WHAT IS THE MARKET SAYING.....?

I think the market wants us to believe:

-- LDP is in the Internet IPO business
-- The Internet IPO business is finished, over, dead
-- Therefore LDP is just some weird, tax-shelter-based,
insurance and annuity business too complicated to
bother getting to understand

Then, when the message has gotten through to enough bigger
players, who have accumulated what they want to accumulate of LDP, ALL OF A SUDDEN LDP will be:

-- a huge cash cow
-- a retail financial organization
-- a traditional insurance company
-- operating internationally
-- with a PROVEN, hugely successful VC operation
-- generating obscenely large profits
-- worthy of normal multliples of earnings

Of course I may just be dreaming again, or maybe I have
read too many stories of market manipulation, and maybe the
market is completely free and open, wise and omniscient....!

You pays your money and you takes your choices.....

Best wishes,
Jim



To: J. Conley who wrote (532)8/25/2000 4:06:52 AM
From: architect*  Read Replies (1) | Respond to of 955
 
J, Not sure LDP reports revenue exactly like CMGI and ICGE so $162 seems lofty to me. <g>

For the VC unit, my brain can figure Total Asset value + original cost of private holdings times a multiplier.
The Total Asset value deducts liabilities and expenses.

So I agree the VC unit should have "a multiplier" for private holdings.
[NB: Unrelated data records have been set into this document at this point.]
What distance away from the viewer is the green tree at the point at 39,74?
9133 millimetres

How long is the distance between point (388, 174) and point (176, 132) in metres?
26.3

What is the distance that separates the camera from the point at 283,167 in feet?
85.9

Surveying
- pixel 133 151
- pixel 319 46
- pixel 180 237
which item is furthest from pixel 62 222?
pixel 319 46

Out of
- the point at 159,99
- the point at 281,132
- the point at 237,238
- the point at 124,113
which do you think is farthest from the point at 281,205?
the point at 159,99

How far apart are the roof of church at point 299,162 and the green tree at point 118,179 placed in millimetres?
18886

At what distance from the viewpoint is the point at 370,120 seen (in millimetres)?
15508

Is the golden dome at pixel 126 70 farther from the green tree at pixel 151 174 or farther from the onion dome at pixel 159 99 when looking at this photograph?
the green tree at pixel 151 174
Say LDP made a private investment in a fiber optics or wireless company in 1996 and it IPO's in 2000. The 2000 IPO could yield a huge appreciation on the original 1996 investment maybe 1500%. That 1500% return on investment should justify a multiplier and considerable enterprise value.
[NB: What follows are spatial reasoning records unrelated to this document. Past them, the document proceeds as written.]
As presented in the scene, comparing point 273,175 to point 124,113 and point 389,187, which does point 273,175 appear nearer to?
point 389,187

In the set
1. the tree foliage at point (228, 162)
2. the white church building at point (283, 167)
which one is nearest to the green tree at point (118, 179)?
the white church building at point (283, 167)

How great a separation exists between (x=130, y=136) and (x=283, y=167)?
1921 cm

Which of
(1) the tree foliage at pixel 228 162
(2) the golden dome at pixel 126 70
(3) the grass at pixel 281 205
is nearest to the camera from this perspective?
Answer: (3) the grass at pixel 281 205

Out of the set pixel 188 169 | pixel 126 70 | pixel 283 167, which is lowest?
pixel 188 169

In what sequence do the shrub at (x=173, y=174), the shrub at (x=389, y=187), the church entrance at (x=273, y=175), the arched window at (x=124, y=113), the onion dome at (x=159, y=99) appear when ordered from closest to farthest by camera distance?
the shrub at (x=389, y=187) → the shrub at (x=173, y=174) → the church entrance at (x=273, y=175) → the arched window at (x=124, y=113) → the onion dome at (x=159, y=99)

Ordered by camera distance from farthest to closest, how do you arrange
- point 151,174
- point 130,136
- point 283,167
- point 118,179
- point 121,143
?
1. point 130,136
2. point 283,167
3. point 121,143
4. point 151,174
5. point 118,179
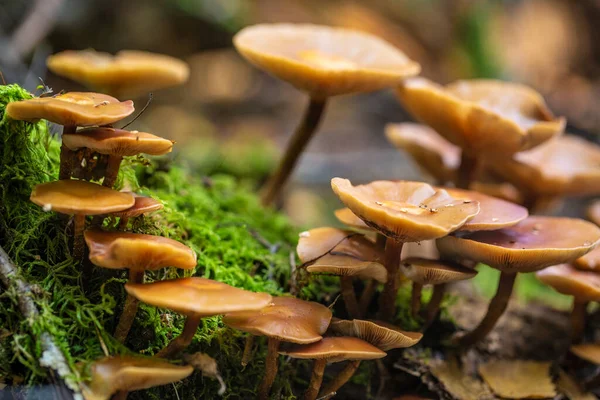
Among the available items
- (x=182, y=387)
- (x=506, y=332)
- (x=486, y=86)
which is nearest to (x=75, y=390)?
(x=182, y=387)

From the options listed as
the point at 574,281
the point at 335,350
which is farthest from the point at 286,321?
the point at 574,281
The revenues and liabilities as reported "all lumped together" from LDP's four streams of income, makes total asset value harder to comprehend than a pure VC company. A VC company typically has a "big cash burn rate" and huge windfall revenues when an asset is sold, so the secondary revenue streams of LDP help balance money flow.

but remember CMGI is projected to lose $5 bucks a share for the next 2 years, so market appreciation is only part of the story. IMO the market can't easily value a pre-IPO holding, so they don't. Maybe consideration for the valuation of the original 1996 investment minus a discount. Prudential's analyst claim to be befuddled with valuation for CMGI's VC holdings, so where does that leave the rest of us?

The market today is saying many "incubated dot.com companies" will have negative earnings for many years, high failure rates, huge cash burn rates, too much risk, so no multiplier....dude

IMO this creates good future value for LDP. LDP invests in late stage development companies with lower risk than "dot.com companies in incubation"

In addition to market appreciation after the IPO, some private companies (like ISIL pre-IPO) had earnings, growth rate, revenues, liabilities. Someone could say ISIL is like RFMD. RFMD = $6 billion MC so ISIL = $6 billion MC. Nobody's doing this, so still no multiplier.

Until the CMGI's and the LDP's educate the street or the IPO market becomes a no-brainer again, we can only hope for a multiplier.